«Ой, Мишка, хорошо как! Сильней! Ооой, щас я…».
«Нет, уж, пагади, Кончита ты малолетняя, пошли в душ», – он схватил девушку за руки, поднял с кровати и забросил на плечо, она визжала и дрыгала ногами.
«Ну ни-ха-чу! Пусти! Опять надругаешься над бедной девочкой!»
«Пошли, бедная ты моя девочка. Ты уже соглашалась же сама. Про бонус помнишь?»
«Ну не надо, Мишка! Ну я там хочу! Ну ты сам виноват! Сам меня…».
«Ну и там будет. Становись лошадкой. Сейчас мы тебя помоем… так…».
«Ой, ну стыдно так! Дай я сама».
«Ну вот… теперь намажем… и так потихонечку… вставим…».
«Ну больно!»
«Расслабься. Щас мы твой писюнчик потрогаем… и потом попунчиком займемся…».
«Страшно, Мишка!»
«Я чуть-чуть, не бойся. Все. Не больно?»
«Ну стыдно, умру щас! Ну куда ты его вставил!»
«Ну туда. Все, все уже. Тихо. Потрогаем тебя. Надутая. И сосочки торчат. Заведем вот часы. Приятно?»
«Ну гадский ты пиратище!»
«Перестать?»
«Убью тебя щас! Трогай!»
«Вот, двигаемся… трогаем…».
«Ооой, я… я щас…», – Белка дернулась вперед, выскользнула из-под Михаила, свернулась на дне ванной калачиком, сжала бедра с ладонью меж ними, замедляла движения ног, пока не успокоилась под теплыми струями душа.
Они лежали на кровати голые и мокрые, Михаил забросил руки за голову, Белка легонько гладила его кончиками пальцев во всех местах.
«Такой день был буйный. Устала ужасно. Ты меня любишь?»
«Конечно, маленькая. Мне даже кажется, что я тебя еще больше люблю».
«Правда? А почему?»
«Не знаю. Ты мне как-то ближе стала».
«А я после бара думала, ты меня убьешь. Или бросишь».
«Конечно, убью. По заднице будешь получать регулярно».

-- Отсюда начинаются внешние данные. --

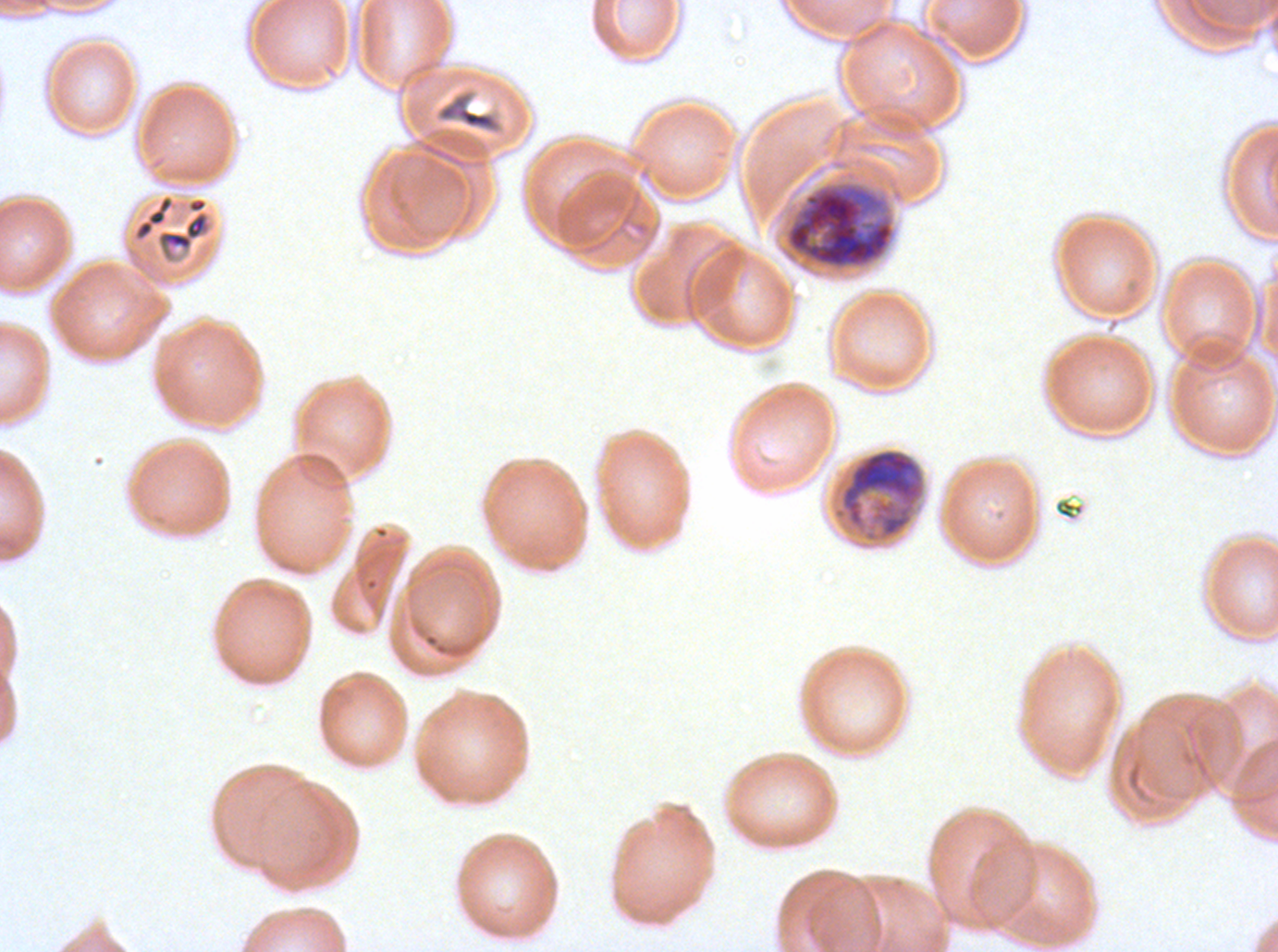
Approximate bounding rectangles given as corner coordinates in pixels from the top-left.
Summary:
  - Early schizont locations: (x1=783, y1=179, x2=896, y2=272), (x1=830, y1=446, x2=928, y2=545)
  - Debris locations: (x1=435, y1=88, x2=504, y2=135), (x1=154, y1=195, x2=213, y2=263)
  - Field of view: one sub-image of a larger composite
  - Preparation: thin blood smear
  - Stain: Giemsa
  - Specimen: Plasmodium falciparum from a patient in The Gambia, cultured ex vivo for 24 to 48 hours
  - Image size: 1278×952 pixels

«Ну это ладно! Лишь бы ты был со мной».
«Ну куда мы с тобой друг от друга денемся. После всего».
«Никуда?»
«Никуда. Давай спать».
«Ну давай».
Михаил выключил воспоминания, убрал с живота ноутбук и бросился на кухню – курить хотелось ужасно. В командировку, что ли, съездить. Погордиться. А то так и не собрался. А разве ты внутри не гордился. Ну конечно, чаша гордости твоей переполнена до краев. Да тебе и не нужны другие. Это твоя тайна. Пусть так и будет. Хранимая, она растет у тебя внутри, разменянная – превратится в ничто.
Он загасил сигарету, вымыл кружку и пошел собираться на встречу – нужно было позаниматься и делами. Часа два он ездил на своем Х5 по городу, а в голове и без ноутбука работал просмотр фотографий: они всплывали в памяти сами собой во всех подробностях.
Все, не могу больше. Он затормозил у супермаркета, купил самую большую коробку «ассорти», бутылку холодной колы и поехал в больницу. На стоянке он закурил и увидел, что окно в кабинете Белки приоткрыто. Забрав пакет, он пропрыгал ступеньки входа, прошел вестибюль и свернул налево – ему нужен был последний кабинет.
Михаил тихонько приоткрыл дверь и просунул голову в проем: у стены, чуть согнувшись, стояла рыжеволосая девушка в белом халате, она расставляла на полке папки; солнце из окна пронзало тонкую ткань, под которой свободно колыхались груди.
– Привет, Бельчонок.
– Ох, Мишка, напугал меня!
– Конечно. Голой под халатом не страшно ходить, а тут я – ужас сплошной.
– Ну жарища страшная!
– Я тебе колы холодной привез.
– Правда? Давай скорей!
– И конфету.
– Ничёсе, конфета! Ты провинился? Признавайся!
– Соскучился просто.
– Ну ты брихун какой! – щеки девушки порозовели.
– Ты у меня такая красивая.
– Ты что это, заболел? – Белка подошла и провела ладонью по ширинке его джинсов.
– Да, хворь напала с утра. Работал, работал – не проходит. Вот решил заехать. Полечиться.
– Ну тут же люди ходят, Мишутка. Может, уже вечером.
– Так обед щас. А до вечера я могу и не дожить.
– Ну придумал тоже – не дожить. Ну помучься немножко – тебе полезно. Не все же мне одной.